**What the task requires**
Locate each line in the records below that contains the word "molding" and copy those lines out.

Scene question records
"""
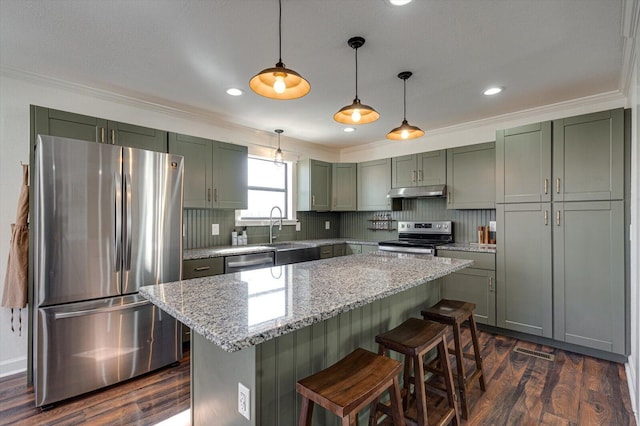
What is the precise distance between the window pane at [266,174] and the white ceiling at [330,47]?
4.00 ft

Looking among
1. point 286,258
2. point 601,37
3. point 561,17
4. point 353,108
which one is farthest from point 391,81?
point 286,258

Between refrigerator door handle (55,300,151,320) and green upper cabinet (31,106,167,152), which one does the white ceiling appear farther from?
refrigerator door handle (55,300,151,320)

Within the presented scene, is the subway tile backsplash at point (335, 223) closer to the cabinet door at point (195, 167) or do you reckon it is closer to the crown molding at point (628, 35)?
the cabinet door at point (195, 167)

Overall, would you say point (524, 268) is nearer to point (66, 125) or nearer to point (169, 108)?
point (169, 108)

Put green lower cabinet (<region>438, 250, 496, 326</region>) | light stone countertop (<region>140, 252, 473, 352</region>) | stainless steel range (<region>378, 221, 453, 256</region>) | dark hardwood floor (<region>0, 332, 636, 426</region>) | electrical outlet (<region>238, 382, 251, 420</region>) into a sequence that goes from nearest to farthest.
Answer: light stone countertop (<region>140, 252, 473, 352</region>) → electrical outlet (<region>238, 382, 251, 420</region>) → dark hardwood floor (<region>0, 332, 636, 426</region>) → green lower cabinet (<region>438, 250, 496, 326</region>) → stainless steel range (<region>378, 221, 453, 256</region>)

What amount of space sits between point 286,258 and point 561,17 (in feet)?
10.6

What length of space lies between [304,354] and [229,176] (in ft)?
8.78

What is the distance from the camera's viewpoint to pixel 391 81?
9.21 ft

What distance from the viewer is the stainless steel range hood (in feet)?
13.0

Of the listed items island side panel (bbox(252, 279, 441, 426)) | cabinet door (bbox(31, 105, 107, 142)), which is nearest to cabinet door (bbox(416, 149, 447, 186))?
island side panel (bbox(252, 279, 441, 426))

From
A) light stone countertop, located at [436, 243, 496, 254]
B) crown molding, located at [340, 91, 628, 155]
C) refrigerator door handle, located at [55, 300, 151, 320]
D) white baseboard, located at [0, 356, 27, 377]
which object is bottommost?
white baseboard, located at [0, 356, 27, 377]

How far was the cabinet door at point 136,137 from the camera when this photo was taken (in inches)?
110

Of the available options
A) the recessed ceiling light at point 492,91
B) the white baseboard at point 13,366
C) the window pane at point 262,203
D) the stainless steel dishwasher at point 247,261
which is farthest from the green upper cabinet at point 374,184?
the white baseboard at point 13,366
"""
"""
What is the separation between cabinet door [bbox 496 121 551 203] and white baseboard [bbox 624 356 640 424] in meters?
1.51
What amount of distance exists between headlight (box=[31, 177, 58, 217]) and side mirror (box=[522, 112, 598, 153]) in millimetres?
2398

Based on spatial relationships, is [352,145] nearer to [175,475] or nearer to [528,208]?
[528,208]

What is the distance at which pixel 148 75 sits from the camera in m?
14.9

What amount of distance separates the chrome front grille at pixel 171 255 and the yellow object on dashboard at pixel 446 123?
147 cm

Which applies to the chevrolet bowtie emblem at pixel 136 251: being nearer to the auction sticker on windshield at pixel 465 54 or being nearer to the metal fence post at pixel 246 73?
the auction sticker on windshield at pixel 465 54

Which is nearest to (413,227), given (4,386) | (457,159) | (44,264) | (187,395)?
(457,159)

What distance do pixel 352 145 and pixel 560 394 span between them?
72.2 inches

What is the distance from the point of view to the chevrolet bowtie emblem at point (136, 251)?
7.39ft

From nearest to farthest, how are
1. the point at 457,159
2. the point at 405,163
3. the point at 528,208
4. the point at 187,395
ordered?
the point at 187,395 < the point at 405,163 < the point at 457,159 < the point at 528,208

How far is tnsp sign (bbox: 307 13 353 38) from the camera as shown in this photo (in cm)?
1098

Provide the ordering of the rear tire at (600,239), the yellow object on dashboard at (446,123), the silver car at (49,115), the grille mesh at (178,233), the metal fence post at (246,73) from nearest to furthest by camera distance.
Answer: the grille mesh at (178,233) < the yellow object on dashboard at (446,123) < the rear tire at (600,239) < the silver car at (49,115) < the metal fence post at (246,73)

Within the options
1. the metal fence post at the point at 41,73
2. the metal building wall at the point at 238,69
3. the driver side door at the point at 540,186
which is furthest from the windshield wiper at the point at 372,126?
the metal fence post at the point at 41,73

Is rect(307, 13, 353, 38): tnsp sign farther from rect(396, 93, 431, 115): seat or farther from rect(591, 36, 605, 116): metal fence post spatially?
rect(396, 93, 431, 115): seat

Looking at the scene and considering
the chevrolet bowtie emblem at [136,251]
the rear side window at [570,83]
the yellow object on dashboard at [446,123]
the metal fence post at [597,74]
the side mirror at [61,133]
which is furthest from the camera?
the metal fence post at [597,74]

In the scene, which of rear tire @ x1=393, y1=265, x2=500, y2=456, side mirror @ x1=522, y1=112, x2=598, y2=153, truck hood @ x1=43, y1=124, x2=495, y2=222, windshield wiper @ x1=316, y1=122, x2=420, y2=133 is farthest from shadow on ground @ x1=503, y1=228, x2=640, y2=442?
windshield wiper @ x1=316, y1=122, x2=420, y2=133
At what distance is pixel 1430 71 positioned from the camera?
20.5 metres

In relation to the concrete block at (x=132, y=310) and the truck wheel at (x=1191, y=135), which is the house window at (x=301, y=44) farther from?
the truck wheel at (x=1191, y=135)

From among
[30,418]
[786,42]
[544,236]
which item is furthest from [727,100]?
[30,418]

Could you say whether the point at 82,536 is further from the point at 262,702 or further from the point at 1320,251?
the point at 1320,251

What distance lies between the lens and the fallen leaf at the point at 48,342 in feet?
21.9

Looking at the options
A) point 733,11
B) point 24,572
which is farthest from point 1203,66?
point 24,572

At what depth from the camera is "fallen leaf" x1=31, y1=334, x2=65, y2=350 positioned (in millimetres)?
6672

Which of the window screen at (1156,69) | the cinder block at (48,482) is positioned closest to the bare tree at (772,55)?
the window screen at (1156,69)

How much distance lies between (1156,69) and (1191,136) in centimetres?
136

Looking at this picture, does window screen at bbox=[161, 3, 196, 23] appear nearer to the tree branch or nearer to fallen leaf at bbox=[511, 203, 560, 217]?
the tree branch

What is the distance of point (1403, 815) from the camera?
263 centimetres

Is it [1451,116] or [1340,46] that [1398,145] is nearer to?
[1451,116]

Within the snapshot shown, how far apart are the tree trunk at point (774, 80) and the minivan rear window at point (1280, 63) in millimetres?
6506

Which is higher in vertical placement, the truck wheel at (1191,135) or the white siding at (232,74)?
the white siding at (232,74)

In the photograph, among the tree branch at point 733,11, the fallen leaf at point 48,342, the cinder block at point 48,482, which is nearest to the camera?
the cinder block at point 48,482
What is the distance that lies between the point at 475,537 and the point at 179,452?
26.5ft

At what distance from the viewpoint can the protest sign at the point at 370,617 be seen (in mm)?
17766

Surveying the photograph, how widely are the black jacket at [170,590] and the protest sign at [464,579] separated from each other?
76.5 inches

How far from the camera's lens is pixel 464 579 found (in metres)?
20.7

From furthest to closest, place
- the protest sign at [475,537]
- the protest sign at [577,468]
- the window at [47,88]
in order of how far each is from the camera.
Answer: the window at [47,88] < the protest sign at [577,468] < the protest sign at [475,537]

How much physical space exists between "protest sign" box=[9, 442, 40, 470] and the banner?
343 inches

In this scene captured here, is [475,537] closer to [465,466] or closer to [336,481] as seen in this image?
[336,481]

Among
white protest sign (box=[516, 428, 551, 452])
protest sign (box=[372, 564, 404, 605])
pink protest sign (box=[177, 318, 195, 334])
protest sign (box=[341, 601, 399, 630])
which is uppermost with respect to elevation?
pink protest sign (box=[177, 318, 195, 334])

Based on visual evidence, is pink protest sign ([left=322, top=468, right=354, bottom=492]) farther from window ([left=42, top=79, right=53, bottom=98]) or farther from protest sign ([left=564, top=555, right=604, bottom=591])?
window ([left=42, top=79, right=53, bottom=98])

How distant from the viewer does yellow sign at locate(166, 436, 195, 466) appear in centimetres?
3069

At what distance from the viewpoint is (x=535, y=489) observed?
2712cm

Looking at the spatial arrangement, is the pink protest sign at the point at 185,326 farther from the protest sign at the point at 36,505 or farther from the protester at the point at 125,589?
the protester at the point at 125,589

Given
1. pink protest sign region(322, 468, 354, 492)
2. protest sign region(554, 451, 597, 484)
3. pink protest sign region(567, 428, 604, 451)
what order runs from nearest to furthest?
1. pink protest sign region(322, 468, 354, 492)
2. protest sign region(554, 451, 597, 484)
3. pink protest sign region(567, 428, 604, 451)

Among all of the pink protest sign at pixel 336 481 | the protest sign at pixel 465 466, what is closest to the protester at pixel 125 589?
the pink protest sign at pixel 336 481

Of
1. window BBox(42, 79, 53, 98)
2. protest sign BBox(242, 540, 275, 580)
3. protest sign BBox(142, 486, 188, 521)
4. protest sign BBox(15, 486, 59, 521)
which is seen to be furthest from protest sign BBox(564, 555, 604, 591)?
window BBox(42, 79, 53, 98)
"""
**Exercise result**
Within the presented scene, is the subway tile backsplash at point (335, 223) closer to the cabinet door at point (195, 167) or do you reckon it is closer to the crown molding at point (628, 35)?
B) crown molding, located at [340, 91, 628, 155]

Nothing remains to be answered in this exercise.